**THE TASKS**:
• 1. From the Johnstown family history, write out the passage from "Another key character" to "entire Viering family.".
• 2. According to the Johnstown family history, what job did Henry Viering hold at the Cambria Iron Company while attending school?

**DOCUMENT SECTION**:
After spending a few years, Patrick Graham also decided to stay in Johnstown. He worked as a tailor and for a decade, thought tailoring might be his life’s work. But when other opportunities arose to get involved in manufacturing, Patrick left Johnstown and took employment with the Brady’s Bend Iron Company, one of the earliest rolling mills in the country, located on the Allegheny River north of his childhood home in Butler County. The fascinating iron industry captured his interest and he rose to the important position of heater. Employment there however, was not always steady, so after several years, he moved back to the Conemaugh Valley when George King offered him the same position in a new Cambria Iron Mill. That move took place in 1854 when Patrick was 37 years old.

 

Henry Viering 

 

Another key character in my grandfather’s story was Henry Viering. He was about nine years old when he first met Patrick Graham in 1854. Henry had an unusually outgoing personality and a real gift for conversation. He was a strong young man and had blond hair and blue eyes typical of Germans from the state of Hesse. While attending school, Henry also worked part-time in the Cambria Iron Company as a water boy and frequently stopped at the hot furnace to deliver cool, fresh water to Patrick Graham. Consequently, Patrick became familiar with the entire Viering family.

(Saved entries)
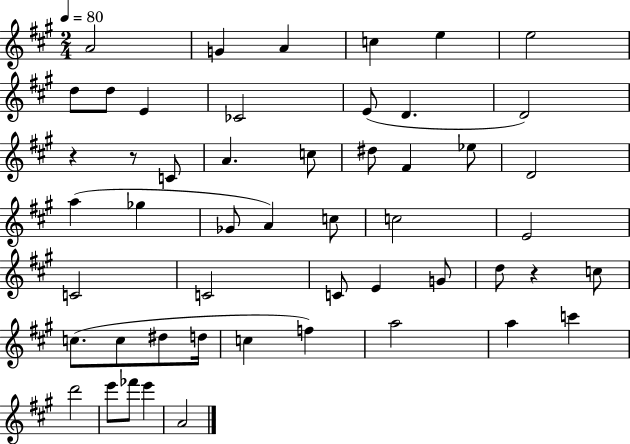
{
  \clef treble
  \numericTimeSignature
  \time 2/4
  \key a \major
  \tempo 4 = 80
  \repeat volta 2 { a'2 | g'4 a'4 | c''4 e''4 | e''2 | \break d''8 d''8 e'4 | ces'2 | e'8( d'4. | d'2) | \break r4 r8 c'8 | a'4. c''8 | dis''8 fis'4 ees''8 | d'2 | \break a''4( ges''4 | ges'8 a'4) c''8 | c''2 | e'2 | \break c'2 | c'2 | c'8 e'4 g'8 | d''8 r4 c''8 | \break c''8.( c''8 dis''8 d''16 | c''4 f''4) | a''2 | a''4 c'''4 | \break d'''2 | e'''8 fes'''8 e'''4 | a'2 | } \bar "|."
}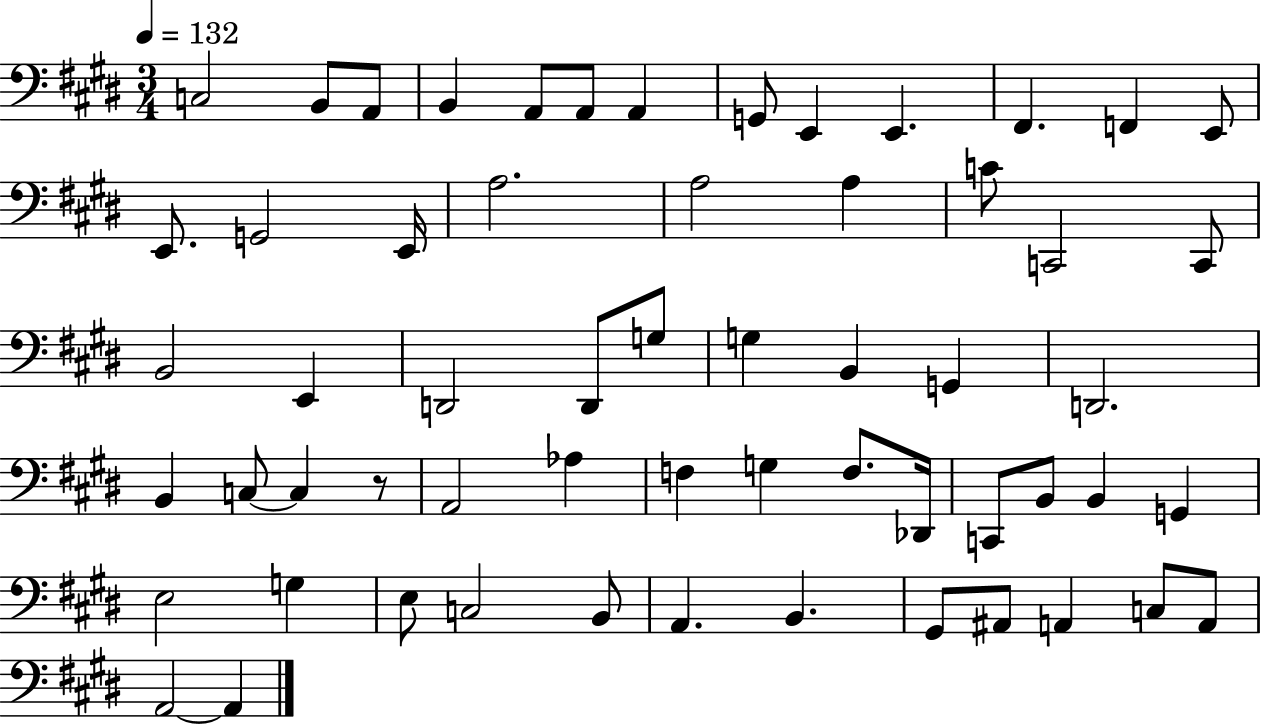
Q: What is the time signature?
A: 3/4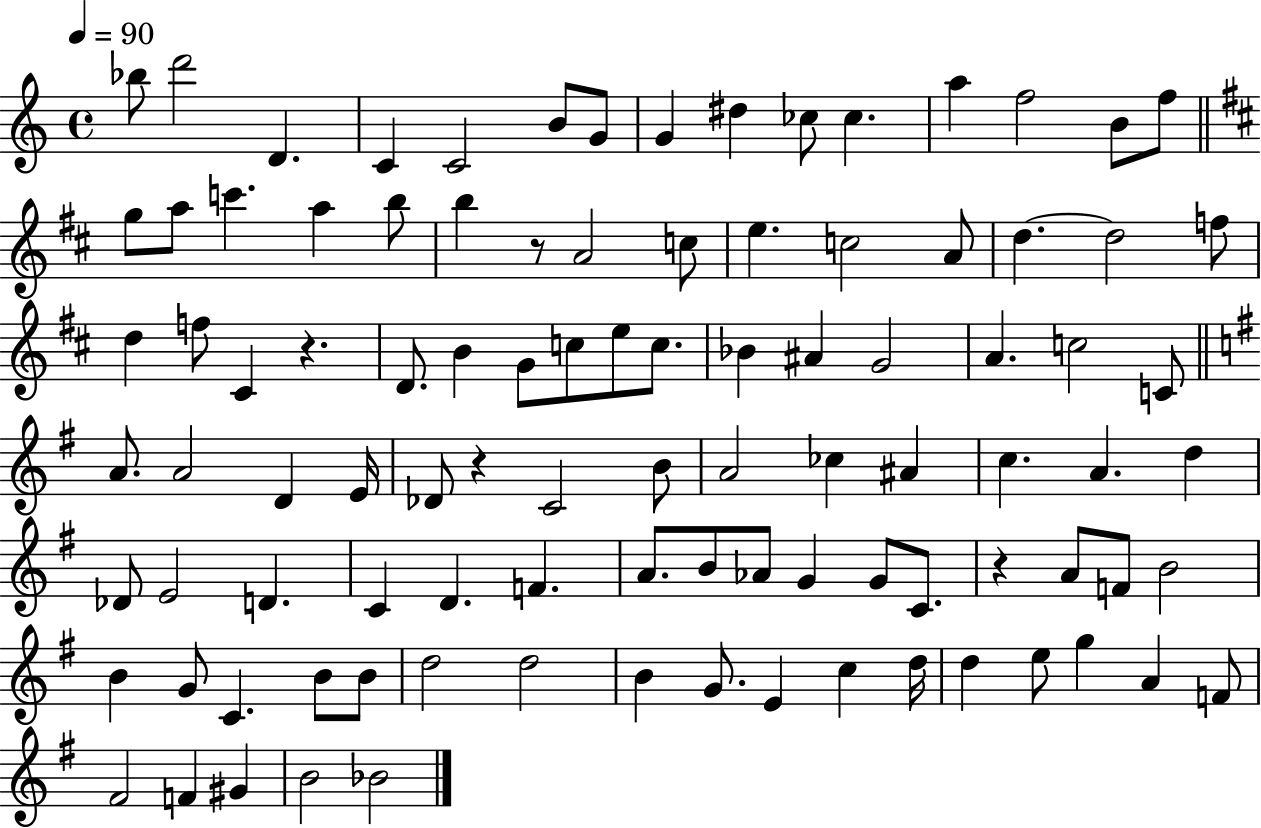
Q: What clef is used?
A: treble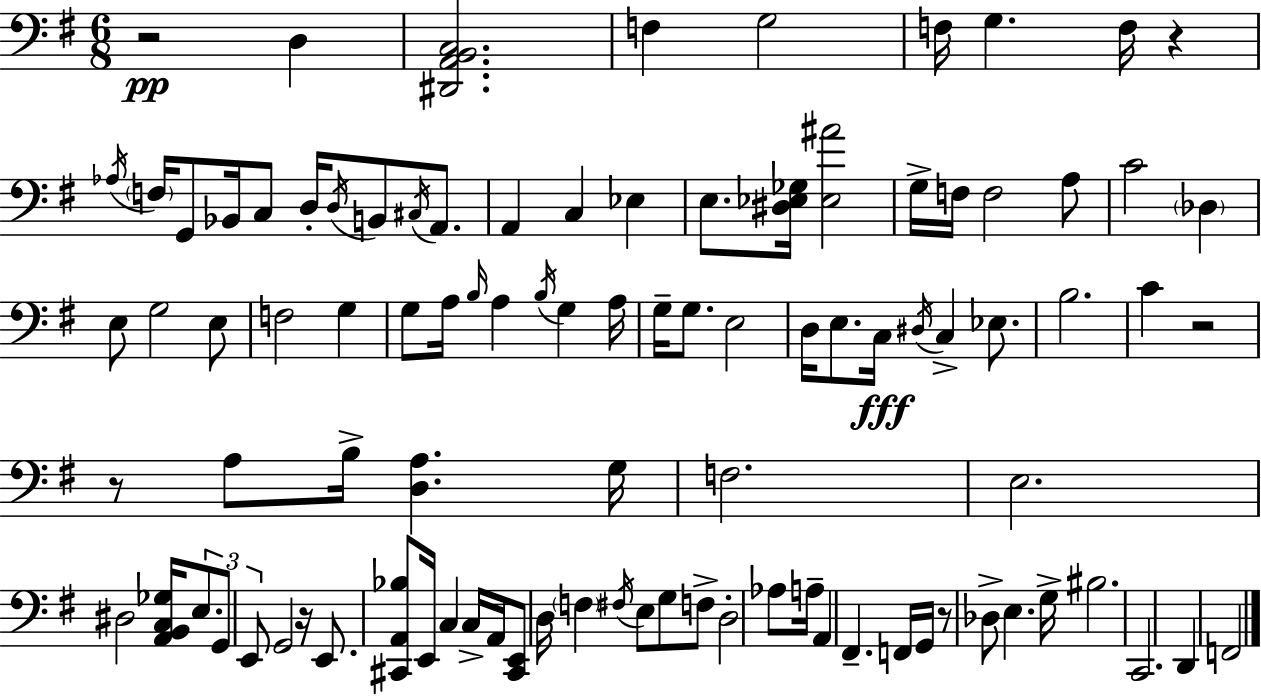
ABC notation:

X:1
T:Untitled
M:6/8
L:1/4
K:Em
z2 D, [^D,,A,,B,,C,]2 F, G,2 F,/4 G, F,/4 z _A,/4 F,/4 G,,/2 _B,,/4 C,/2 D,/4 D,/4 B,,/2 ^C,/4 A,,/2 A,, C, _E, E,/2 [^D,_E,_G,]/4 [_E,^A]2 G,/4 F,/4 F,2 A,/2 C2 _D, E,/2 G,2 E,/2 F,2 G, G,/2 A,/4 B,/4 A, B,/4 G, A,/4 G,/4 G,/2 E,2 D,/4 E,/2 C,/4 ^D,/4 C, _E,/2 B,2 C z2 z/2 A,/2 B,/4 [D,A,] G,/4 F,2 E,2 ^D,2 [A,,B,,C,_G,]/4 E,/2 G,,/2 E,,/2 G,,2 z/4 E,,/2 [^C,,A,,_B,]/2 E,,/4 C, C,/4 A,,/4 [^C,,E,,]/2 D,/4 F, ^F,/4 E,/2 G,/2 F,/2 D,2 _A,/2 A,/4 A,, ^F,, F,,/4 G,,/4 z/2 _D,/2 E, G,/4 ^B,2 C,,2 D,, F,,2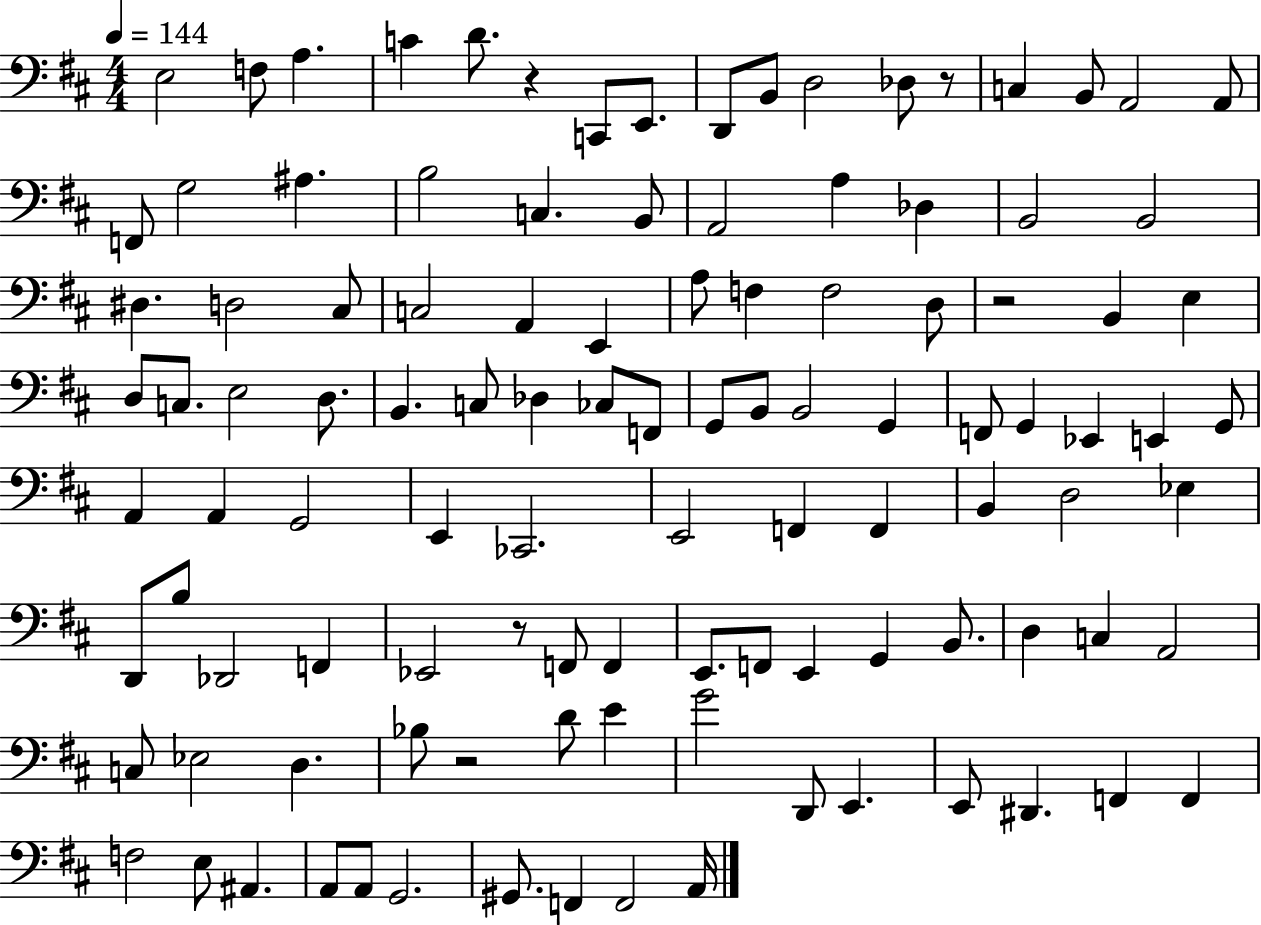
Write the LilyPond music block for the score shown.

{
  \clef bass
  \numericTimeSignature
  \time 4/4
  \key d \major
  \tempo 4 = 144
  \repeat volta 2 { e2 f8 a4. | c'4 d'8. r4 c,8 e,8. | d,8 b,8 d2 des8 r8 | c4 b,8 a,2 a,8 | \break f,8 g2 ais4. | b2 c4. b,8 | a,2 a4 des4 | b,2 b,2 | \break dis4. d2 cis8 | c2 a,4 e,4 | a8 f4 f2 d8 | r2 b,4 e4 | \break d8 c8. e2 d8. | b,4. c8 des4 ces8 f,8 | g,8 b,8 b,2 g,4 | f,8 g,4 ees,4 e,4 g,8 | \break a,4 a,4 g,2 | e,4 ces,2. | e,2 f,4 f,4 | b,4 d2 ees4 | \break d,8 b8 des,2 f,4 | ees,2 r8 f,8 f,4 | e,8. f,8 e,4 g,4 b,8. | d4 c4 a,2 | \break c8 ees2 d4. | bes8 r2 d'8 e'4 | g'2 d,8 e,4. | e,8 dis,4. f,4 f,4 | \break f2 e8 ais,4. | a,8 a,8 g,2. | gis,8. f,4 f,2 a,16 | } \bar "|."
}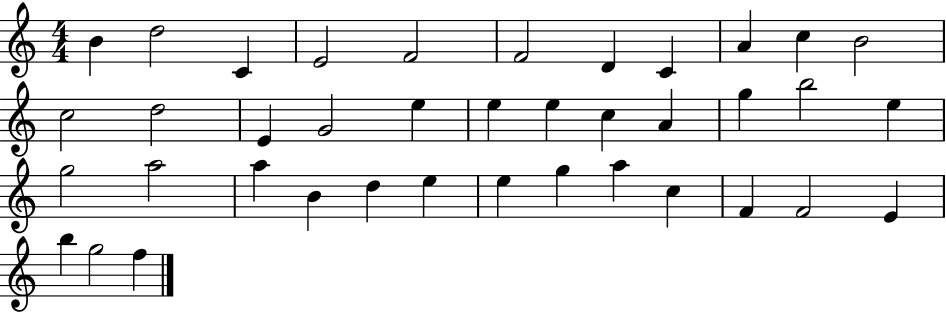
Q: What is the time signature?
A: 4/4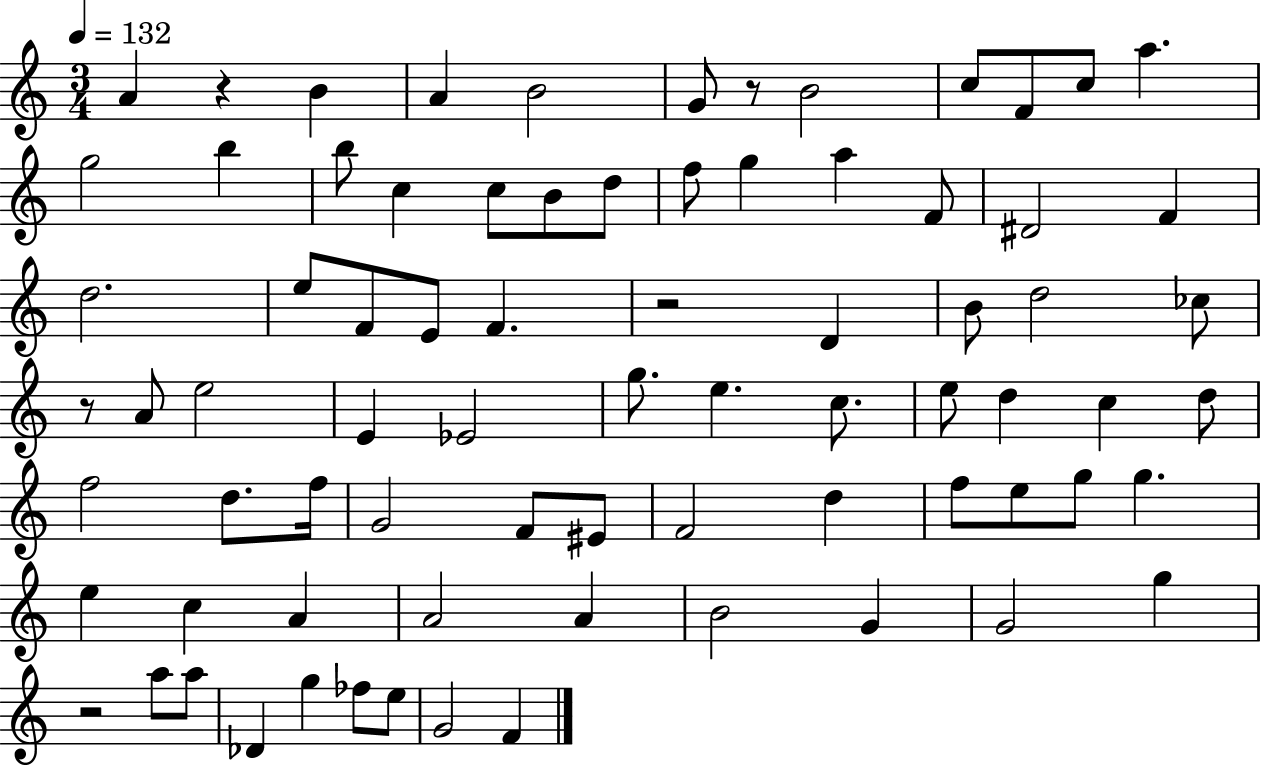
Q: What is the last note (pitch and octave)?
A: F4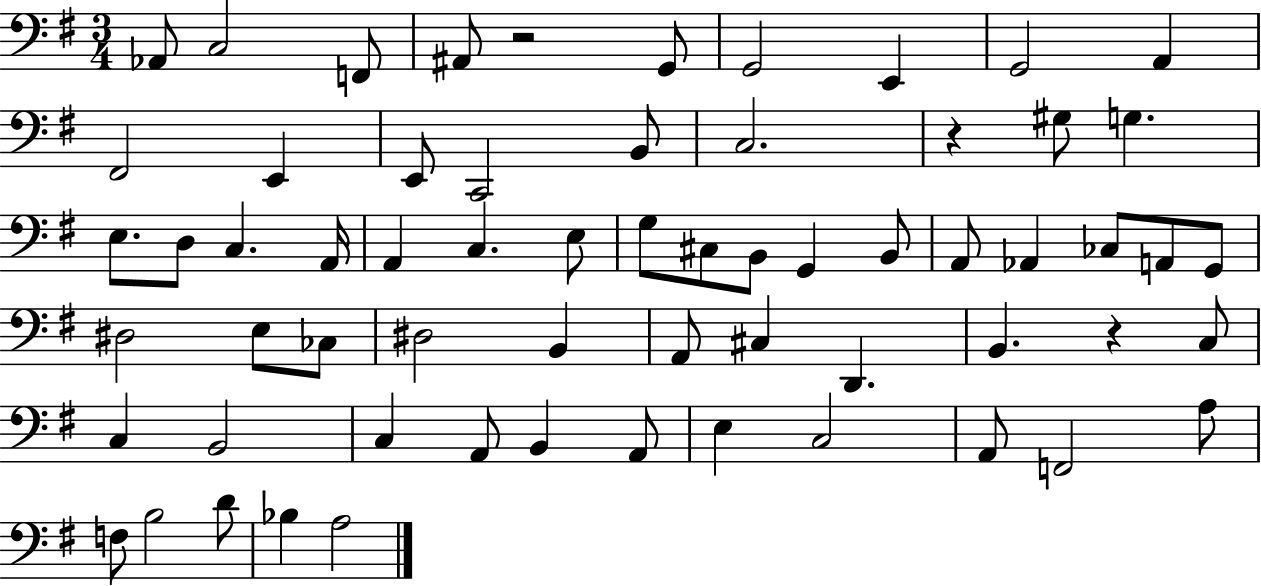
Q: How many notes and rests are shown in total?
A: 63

**SOLUTIONS TO THE EXERCISE**:
• 1.
Another key character in my grandfather’s story was Henry Viering. He was about nine years old when he first met Patrick Graham in 1854. Henry had an unusually outgoing personality and a real gift for conversation. He was a strong young man and had blond hair and blue eyes typical of Germans from the state of Hesse. While attending school, Henry also worked part-time in the Cambria Iron Company as a water boy and frequently stopped at the hot furnace to deliver cool, fresh water to Patrick Graham. Consequently, Patrick became familiar with the entire Viering family.

• 2. He worked part-time as a water boy.